• **Recorded information**:
= Beginning of Section =
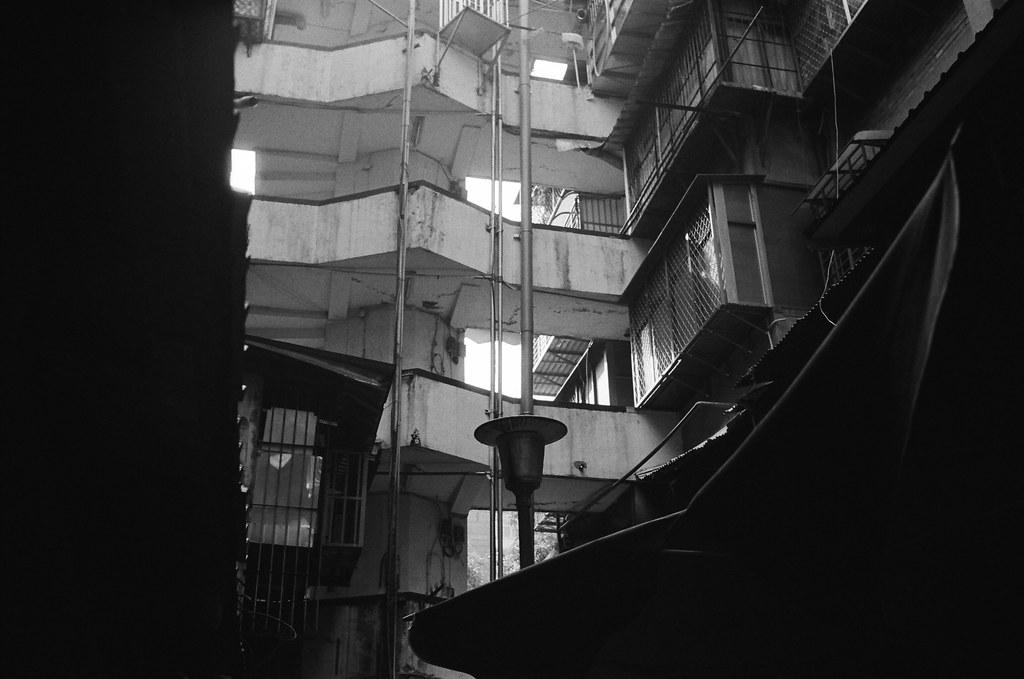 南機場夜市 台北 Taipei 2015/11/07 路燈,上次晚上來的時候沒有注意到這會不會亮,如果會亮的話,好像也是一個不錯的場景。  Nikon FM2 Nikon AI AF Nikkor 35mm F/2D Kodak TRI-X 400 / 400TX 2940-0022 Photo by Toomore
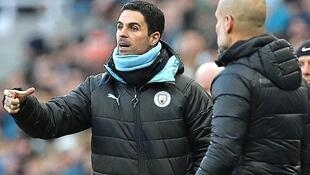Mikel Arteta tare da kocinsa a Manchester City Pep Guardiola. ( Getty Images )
= End of Section =
= Beginning of Section =
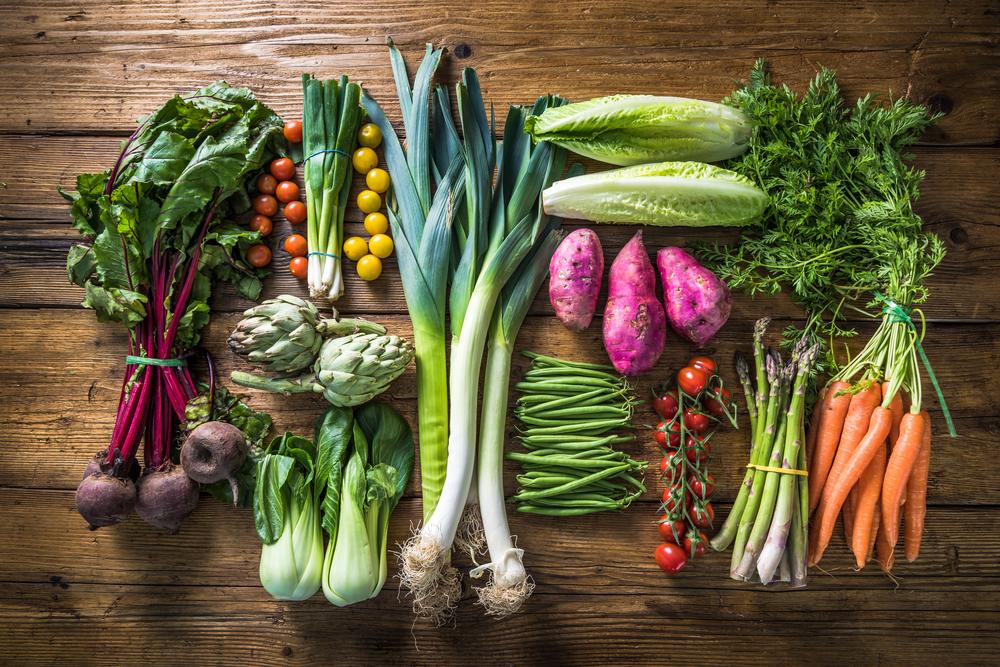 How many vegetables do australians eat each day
= End of Section =
= Beginning of Section =
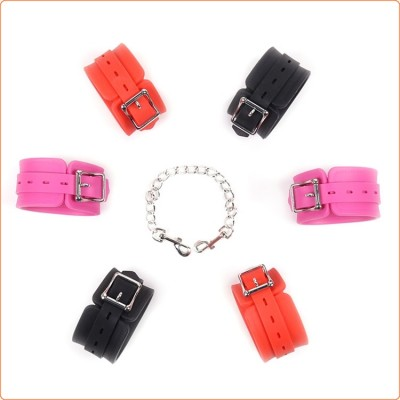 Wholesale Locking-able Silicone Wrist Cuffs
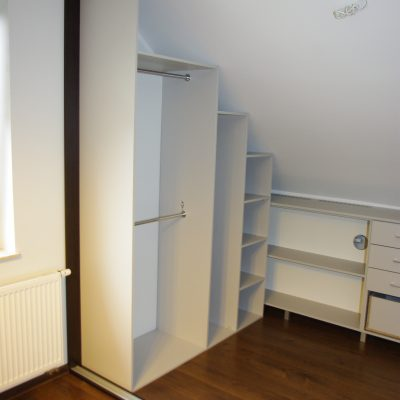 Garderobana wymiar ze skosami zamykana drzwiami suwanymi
= End of Section =
• **What to work on**:
Using the material above, reproduce only the lines that run from the line with "南機場夜市 台北 Taipei" up to and including the line with "Mikel Arteta tare", exactly, with the pictures dropped.

• **Answer space**:
 南機場夜市 台北 Taipei 2015/11/07 路燈,上次晚上來的時候沒有注意到這會不會亮,如果會亮的話,好像也是一個不錯的場景。  Nikon FM2 Nikon AI AF Nikkor 35mm F/2D Kodak TRI-X 400 / 400TX 2940-0022 Photo by Toomore
Mikel Arteta tare da kocinsa a Manchester City Pep Guardiola. ( Getty Images )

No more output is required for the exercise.